Instructions for the task: Give back exactly the lines of the material below, starting with the line with "Acacia Patio Sofa" and going on through the line with "For Samsung Galaxy".

Data provided below:

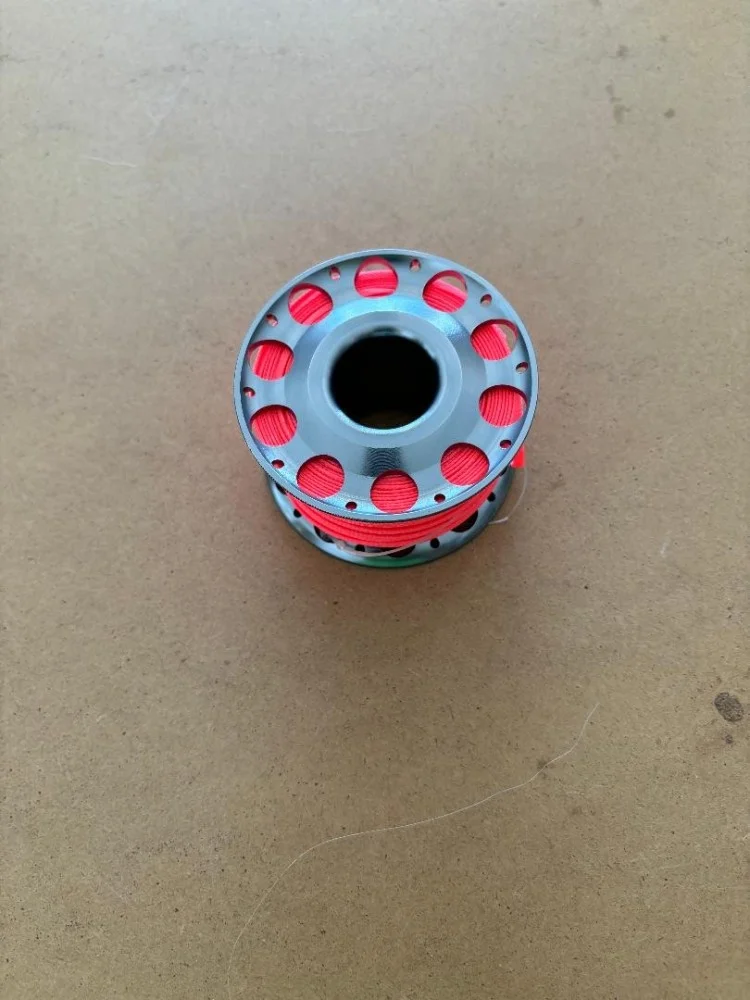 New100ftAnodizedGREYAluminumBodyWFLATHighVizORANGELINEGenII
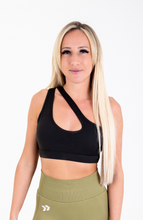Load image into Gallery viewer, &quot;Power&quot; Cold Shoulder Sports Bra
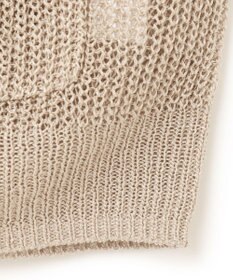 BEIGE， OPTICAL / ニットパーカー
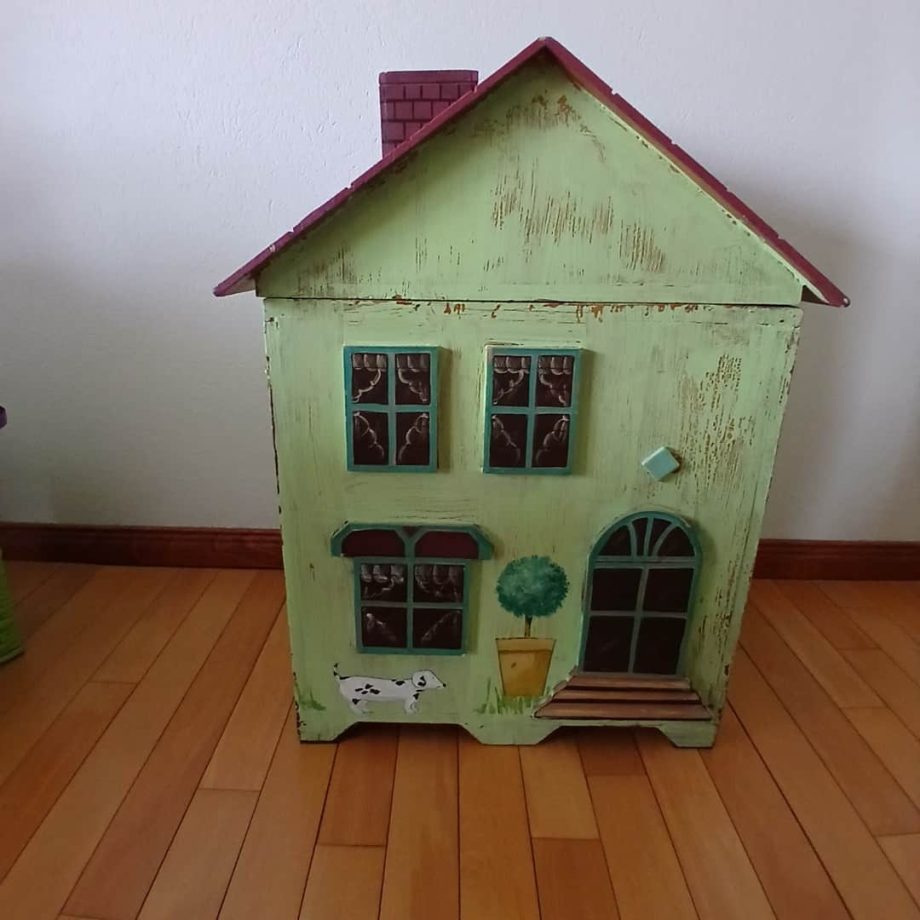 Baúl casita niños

End of Data provided.
Data provided below:

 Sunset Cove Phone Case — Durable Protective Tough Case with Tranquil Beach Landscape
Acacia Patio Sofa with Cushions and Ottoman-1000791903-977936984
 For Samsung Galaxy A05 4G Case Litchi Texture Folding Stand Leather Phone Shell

End of Data provided.

Your response:
Acacia Patio Sofa with Cushions and Ottoman-1000791903-977936984
 For Samsung Galaxy A05 4G Case Litchi Texture Folding Stand Leather Phone Shell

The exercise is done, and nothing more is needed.